Et cette inspiration lui a permis d’éviter, au moment de la perestroïka, à son pays une décomposition sanglante du style Yougoslavie.

Derrière tout totalitarisme (y compris celui du « Marché ») se cache l’idée que le peuple lui-même ignore comment il doit vivre, et qu’il a besoin de chefs.

G. croit en la valeur de chacun.

Importance donnée à l’empirisme par opposition au dogmatisme.

Daisaku Ikeda

Dit qu’il est devenu bouddhiste, non par dogmatisme, mais par la confiance et le respect qu’il a voué à Toda, dont il a fait son mentor.

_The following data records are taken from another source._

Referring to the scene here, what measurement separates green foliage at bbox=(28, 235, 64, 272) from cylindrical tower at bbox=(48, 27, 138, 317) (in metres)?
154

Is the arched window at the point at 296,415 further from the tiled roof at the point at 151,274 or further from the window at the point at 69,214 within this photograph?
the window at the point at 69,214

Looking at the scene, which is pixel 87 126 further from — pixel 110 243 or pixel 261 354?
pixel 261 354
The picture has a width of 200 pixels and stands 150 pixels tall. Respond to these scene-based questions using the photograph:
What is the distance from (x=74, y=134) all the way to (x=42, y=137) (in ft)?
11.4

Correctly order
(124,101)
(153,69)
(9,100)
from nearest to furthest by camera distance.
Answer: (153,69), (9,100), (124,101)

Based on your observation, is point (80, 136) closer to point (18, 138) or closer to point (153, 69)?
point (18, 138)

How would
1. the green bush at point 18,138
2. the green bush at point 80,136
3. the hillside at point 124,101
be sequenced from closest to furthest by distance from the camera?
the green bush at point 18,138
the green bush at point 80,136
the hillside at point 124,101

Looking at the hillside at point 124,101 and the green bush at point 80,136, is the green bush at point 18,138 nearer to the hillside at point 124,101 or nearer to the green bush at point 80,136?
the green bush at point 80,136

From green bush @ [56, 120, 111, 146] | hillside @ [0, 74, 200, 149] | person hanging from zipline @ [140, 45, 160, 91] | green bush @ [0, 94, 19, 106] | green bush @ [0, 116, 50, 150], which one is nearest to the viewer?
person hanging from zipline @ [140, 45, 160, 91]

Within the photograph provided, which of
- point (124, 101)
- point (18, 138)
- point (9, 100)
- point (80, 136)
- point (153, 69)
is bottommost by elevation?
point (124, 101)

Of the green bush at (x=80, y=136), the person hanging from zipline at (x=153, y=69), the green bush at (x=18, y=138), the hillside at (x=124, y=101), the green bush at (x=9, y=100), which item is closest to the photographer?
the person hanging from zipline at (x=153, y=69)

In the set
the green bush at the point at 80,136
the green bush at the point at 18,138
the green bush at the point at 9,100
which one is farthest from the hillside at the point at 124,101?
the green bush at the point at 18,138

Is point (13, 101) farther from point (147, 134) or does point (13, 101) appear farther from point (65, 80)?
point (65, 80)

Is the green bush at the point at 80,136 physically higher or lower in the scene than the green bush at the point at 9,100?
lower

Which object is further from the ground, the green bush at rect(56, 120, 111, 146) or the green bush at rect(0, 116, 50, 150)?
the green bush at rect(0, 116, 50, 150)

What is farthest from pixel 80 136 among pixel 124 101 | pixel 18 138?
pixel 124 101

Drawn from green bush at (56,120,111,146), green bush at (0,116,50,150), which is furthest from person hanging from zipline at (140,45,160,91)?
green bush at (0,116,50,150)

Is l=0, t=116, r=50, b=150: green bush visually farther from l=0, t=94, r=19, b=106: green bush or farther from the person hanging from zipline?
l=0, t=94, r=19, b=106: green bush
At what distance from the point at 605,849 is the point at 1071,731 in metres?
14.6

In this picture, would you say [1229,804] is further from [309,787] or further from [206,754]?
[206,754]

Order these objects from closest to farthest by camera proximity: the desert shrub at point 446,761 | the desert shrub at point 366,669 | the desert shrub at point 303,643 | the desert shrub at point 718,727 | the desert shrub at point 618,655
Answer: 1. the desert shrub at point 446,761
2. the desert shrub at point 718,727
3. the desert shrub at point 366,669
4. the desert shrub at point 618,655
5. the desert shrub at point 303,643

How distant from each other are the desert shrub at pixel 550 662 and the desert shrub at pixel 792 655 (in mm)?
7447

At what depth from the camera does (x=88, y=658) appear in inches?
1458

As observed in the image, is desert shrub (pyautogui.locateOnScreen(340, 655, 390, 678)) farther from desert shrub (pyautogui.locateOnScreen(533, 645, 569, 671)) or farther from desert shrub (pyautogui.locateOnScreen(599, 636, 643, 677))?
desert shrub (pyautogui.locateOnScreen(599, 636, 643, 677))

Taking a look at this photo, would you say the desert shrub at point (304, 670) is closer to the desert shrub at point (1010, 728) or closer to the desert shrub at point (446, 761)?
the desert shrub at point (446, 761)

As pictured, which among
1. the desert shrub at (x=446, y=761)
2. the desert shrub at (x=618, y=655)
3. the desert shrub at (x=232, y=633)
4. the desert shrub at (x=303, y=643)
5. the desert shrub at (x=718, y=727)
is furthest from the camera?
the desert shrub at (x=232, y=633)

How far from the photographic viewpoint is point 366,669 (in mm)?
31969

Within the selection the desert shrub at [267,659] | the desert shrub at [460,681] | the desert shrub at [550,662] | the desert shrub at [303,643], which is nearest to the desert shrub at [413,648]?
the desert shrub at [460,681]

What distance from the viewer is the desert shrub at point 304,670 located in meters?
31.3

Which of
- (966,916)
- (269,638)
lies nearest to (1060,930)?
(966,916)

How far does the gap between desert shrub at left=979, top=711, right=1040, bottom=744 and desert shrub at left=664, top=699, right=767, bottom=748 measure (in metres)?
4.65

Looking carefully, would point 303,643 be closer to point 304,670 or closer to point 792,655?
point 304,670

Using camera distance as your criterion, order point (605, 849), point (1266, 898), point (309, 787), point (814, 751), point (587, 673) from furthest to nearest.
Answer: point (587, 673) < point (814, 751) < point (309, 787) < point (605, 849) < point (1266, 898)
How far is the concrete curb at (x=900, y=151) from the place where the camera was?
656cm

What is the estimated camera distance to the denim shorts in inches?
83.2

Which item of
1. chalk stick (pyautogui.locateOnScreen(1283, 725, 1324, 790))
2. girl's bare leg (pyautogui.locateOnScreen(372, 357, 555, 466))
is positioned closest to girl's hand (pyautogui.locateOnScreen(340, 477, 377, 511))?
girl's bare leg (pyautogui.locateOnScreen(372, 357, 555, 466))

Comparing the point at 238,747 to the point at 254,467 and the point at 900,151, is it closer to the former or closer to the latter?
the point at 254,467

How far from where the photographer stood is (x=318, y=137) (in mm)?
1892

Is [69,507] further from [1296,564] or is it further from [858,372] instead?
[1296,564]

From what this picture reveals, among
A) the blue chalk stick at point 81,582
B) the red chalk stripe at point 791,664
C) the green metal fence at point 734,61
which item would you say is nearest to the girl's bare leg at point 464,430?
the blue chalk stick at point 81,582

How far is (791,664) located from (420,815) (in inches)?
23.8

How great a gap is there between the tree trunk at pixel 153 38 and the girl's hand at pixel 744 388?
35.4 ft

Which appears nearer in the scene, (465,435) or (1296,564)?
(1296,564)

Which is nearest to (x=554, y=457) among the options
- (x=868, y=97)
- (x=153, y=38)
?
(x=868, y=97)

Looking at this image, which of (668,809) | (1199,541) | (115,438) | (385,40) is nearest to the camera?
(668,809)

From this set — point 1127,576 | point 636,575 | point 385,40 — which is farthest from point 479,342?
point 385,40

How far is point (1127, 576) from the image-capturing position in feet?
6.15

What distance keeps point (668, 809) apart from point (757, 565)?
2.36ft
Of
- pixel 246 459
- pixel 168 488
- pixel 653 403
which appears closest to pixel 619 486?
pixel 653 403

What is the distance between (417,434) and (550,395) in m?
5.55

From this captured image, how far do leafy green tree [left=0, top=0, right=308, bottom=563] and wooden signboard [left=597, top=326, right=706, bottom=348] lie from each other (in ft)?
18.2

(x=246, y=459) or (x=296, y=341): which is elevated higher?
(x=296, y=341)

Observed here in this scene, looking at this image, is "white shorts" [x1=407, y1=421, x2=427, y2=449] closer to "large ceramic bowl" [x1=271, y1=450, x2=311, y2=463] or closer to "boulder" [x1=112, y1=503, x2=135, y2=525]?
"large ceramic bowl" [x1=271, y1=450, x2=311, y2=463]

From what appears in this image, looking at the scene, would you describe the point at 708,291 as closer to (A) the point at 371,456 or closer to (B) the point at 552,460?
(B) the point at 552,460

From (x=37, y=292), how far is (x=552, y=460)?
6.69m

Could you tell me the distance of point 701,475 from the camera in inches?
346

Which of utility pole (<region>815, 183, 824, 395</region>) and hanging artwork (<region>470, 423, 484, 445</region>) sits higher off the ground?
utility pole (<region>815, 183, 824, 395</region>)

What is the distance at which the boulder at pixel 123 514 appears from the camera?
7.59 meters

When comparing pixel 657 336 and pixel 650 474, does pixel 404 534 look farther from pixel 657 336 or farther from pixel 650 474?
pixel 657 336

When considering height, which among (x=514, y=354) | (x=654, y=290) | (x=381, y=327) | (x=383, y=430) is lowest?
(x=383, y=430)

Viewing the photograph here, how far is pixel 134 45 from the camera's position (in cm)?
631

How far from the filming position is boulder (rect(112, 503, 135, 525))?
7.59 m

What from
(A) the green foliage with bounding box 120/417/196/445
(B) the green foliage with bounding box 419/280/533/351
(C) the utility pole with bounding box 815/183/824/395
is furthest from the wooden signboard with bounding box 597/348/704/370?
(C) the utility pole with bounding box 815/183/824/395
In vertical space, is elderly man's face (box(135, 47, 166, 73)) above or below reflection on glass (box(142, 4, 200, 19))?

Cite André Maurois : « un seul homme peut tout faire avancer »

Gorbatchev :

Je parle des épreuves qui révèlent la solidité d’un homme. Sa véritable nature n’apparaît pas dans le succès, mais dans l’échec. Je n’éprouve aucun regret d’avoir dépensé dans ma jeunesse la majeure partie de mes forces à surmonter l’adversité. Les difficultés et les infortunes de mes premières années d’indépendance ont forgé ma volonté.

La sagesse de la vie c’est peut-être de garder la faculté d’apprécier une fête, même dans une situation particulièrement pénible.

« Un peuple qui méprise la politique a toujours une politique digne de mépris » Thomas Mann

L’apathie ce n’est pas la stabilité.

Cela valait la peine de perdre le pouvoir. La liberté le valait bien.

Le régime stalinien traitait les paysans comme des serfs. G. se remémore son enfance, sa naissance dans le Caucase, où vivent, dans ce monde de paysans, des traditions démocratiques fortes.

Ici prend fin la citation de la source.